Their morning breath came out in steam, but it wasn't cold. It was one of those days, like an announcement. The sky was extra blue; the lambs down in the far field sounded as if they were right beside her. Winter was over. It would still be bright when they'd be bringing the cows in for the evening milking. Emer was wearing her coat, but, soon enough, they'd hang it up on the hook and it wouldn't come down till the other end of the year.


The climax of Doyle's book comes with a middle-of-the-night road trip. After a few visits with Tansey, Mary and Scarlett ask if she would like to see Emer. Getting the ghost into the hospital does not go so well, so they take Emer out of the hospital for a brief visit. The visit turns into the wish, from Tansey and Emer, to see the farm in Wexford, even though is was sold to another family long ago. The moments in the car, with Scarlett and Mary in the front seat, Emer and Tansey in the back, are momentous. At one point, Mary looks in the mirror to see her grandmother asleep and "she was leaning against something Mary couldn't see - as if an invisible hand was stopping her form falling sideways. And there was something else. Mary looked at one of her granny's hands. It looked like it was in midair, and holding something that Mary couldn't see. She turned now, and saw it. Her granny's hand was on Tansey's lap and holding Tansey's hand." Again, Doyle creates another vivid scene with the midnight journey to the farm, from the drive to the walk down the lane that requires Scarlett to carry her mother piggy-back after the rutted ground proves too much for Emer's wheelchair. What they see when they reach the farm is equally devastating and cathartic. How Tansey and Emer respond to it to me seems either particularly Irish or of the time (1920s) or both. When they find that the farm has been left to ruin, the thatched roof long gone, Scarlett and Mary being to weep.  Emer says, "Cry for us all . . . We'll cry and then we'll stop. Because it's only a house." To which Tansey replies, "She's right. 'Tis a pity, but nothing else and nothing more."
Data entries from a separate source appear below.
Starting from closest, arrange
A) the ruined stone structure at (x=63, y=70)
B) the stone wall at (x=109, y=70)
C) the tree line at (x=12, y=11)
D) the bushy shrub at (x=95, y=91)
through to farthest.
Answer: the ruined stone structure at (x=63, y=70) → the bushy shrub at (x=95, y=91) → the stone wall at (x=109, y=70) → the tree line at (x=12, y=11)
A Greyhound of a Girl can be read for the story or for the metaphor. Either way, Doyle has written a powerful, beautiful book that reminds us all of the bonds of love and the limits of life while also presenting a collection of small moments from the lives of all four characters that remind us to pay attention to those moments in our own lives with our loved ones. As Martin Chilton says in his review of the book for The Telegraph, A Greyhound of a Girl "imparts subtle and powerful messages about the inevitable path from life to death and about the nature of getting old. It also seems to tell us to celebrate the child that remains in all of us, not matter how many wrinkles on our faces." Well said, Mr Chilton, and well written Mr Doyle. Thank you for adding this invaluable book to the shelves.